What is not covered in that article is that the Kokoda Trail is a part of Australia's cherished history, like ANZAC day.The Australians fought the (until then) undefeated Japanese army backwards up a 60mi trail, suffering (and inflicting) amazing casualties. The very few Japanese survivors spread the word: don't go in the jungle against the Australians.See also the amazing "Fuzzy Wuzzies" from PNG if you want a heartwarming story mixed in.-XC
Good for him.Now, my advice would be: When you write up your book on walking the Kokoda Trail, leave out the companion who succumbs to his alcohol addiction near the end thus providing some convenient and well-timed drama.You've got a great story and there's no need to make up imaginary people and have them do imaginary things.
We have this old lady at church who uses a wheelchair due to her leg amputation, and she refuses to park in the handicap zone.She said those people thrive on special treatment. It is her way of denying her predicament. She also resists people pushing her, but she can't resist when the kids push her. She is the special granny to them all.Me, hell, I'd take the easy way out. Life is too short.
Remarkable. Wonder what kind of shape he would be in with the benefit of this type of training his entire life rather than just starting in his late twenties.
"leave out the companion who succumbs to his alcohol addiction near the end "Since this is going to be largely about Australians, leaving out the alcohol addiction is missing the necessary touch of verisimilitude. This is going to affect the readers ability to suspend disbelief.
I highly recommend the video at the link.
Me, hell, I'd take the easy way out. Life is too short.10/14/16, 11:39 AMCoupe, hell, I'd help you. In fact, where do I sign up? There must be a waiting list.
"You either control your disability or your disability controls you." A quote worth remembering, applies to emotional wounds too.

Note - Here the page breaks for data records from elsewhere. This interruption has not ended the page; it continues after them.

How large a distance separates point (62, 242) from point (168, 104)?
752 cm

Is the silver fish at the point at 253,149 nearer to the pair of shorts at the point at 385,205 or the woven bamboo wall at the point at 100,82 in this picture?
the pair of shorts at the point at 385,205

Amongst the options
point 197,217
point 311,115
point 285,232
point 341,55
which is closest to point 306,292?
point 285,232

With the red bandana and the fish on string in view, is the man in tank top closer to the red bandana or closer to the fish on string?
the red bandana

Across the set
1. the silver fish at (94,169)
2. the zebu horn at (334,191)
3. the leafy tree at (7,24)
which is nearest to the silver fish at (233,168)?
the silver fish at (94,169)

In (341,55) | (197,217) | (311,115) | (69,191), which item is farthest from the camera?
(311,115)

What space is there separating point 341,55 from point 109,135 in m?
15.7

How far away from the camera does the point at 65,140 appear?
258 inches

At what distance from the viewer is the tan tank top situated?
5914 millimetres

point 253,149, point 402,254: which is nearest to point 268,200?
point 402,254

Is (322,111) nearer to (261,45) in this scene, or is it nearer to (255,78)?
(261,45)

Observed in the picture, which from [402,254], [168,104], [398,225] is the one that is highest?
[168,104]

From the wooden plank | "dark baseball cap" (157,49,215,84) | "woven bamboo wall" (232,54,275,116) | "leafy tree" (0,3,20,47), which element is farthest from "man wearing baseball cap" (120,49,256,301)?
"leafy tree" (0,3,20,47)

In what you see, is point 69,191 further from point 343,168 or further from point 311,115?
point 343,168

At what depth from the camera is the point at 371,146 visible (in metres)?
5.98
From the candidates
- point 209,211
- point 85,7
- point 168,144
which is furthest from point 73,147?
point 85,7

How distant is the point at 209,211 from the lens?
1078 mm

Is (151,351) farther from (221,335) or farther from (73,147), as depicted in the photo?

Fifty years ago, my alma mater, the University of Illinois, was a pioneer in accessibility for the disabled. In the 70's I lived in a high-rise dormitory whose residents included several students with cerebral palsy and other disabilities. I learned that they were not stereotypes; they were all different in personality and approach to life. One fellow in particular was a grade-A nasty guy who just was perpetually mad at the world. Just like people in general, the variation is immense.
Bad Lieutenant said......I'd help you.I hear a mouse...Here kitty, kitty, kitty...
This gentleman must be "comfortable" in order to afford his experiences. Wealth makes things possible that will not accrue to the lessers. Every one should be taxed more to create equal outcomes.
Recently read Dr. Doidge's book "The Brain That Changes Itself". Neuroplasticity is a new and exciting field, especially in the field of pain management. It's revolutionized the approach to his patients of the pain Dr. I work for. We need to be not only life-long learners intellectually, but also physically.
?Just words, Coop. Making less sense than usual, which come to mention it, is kind of stretching.